What needs more coverage is the causal link between weakening educational attainment and budget cuts. This point would cut against both Schneider and Adelman: higher ed's share of GDP is a number bloated by all sorts of activities that don't involve undergraduate education (most lab research, professional school education - its really expensive to create so many hedge-fund managers and M&A attorneys, etc). The "undergraduate education" share would be smaller. The share would also be split between a small number of wealthy schools who spend more and more and more and a large number of public universities whose expenditures in real dollars per student are flat or in decline. Since national attainment is about the mass population, you need to have high-quality mass higher education. That's what we used to be good at, and what we're less good at now.

Saturday, November 1, 2008

Saturday, November 1, 2008
The McCain/Palin campaign is a constant reminder that the culture wars live on. They are running against the Weather Underground circa 1969 - The Sixties remains the Right's primal scene, ground zero, bete noir, take your pick. To set themselves up as warriors against the terrorist 1960s they attacked Obama's occasional paths-crossing with Bill Ayers, a Weather leader back in the day andnow an academic.
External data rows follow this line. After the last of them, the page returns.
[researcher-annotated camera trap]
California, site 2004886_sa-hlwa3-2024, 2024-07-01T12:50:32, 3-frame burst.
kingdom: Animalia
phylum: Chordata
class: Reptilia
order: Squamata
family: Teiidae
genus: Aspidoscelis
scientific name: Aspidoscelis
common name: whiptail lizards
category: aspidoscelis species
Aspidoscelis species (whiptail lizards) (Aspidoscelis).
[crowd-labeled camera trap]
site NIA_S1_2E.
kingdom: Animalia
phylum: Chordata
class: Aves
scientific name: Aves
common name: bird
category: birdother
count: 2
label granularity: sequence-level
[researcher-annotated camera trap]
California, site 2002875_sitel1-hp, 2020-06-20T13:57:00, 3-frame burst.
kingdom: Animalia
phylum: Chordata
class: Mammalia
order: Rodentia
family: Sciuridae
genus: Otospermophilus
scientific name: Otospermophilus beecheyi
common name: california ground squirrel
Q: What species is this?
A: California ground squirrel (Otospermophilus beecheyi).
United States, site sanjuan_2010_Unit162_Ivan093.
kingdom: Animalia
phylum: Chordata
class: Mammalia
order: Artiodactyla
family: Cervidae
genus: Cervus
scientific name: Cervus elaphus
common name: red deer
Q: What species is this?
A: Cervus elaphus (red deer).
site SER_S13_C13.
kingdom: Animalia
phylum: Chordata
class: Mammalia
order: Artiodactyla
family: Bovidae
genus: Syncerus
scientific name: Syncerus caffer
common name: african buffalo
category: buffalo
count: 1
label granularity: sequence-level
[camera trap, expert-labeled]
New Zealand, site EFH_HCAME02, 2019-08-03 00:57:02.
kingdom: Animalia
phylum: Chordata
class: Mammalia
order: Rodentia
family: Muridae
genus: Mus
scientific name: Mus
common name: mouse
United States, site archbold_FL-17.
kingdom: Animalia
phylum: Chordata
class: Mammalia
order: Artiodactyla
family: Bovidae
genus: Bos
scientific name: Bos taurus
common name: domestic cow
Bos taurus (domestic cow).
Another academic came in for a symbolic McCain thrashing - the Middle East specialist Rashid Khalidi of Columbia University. He was actually friends with Obama when they both lived in Chicago and Khalidi taught at the University of Chicago. The Washington Post has a good editorial on the topic, denouncing what Khalidi calls the "idiot wind" emerging from the McCain campaign's last desperate days.

My favorite lines are those that imagine a life after the culture wars that, as I argue in Unmaking the Public University, has inflicted the social and culture equivalent of brain damage on the country as a whole. The lines:
  • "Perhaps unsurprising for a member of academia, Mr. Khalidi holds complex views."
  • "Our sense is that Mr. Obama is a man of considerable intellectual curiosity who can hear out a smart, if militant, advocate for the Palestinians without compromising his own position."
Wow. Let me read those lines again in a daily newspaper.

If curiosity and complexity circulated freely, with militance as their regular companion, and unsplattered with culture wars attacks, progress would be both intelligent and possible again.

Preventing this was the point of the culture wars in the first place. But the warriors' positions are now weaker than at any time in the last 25 years.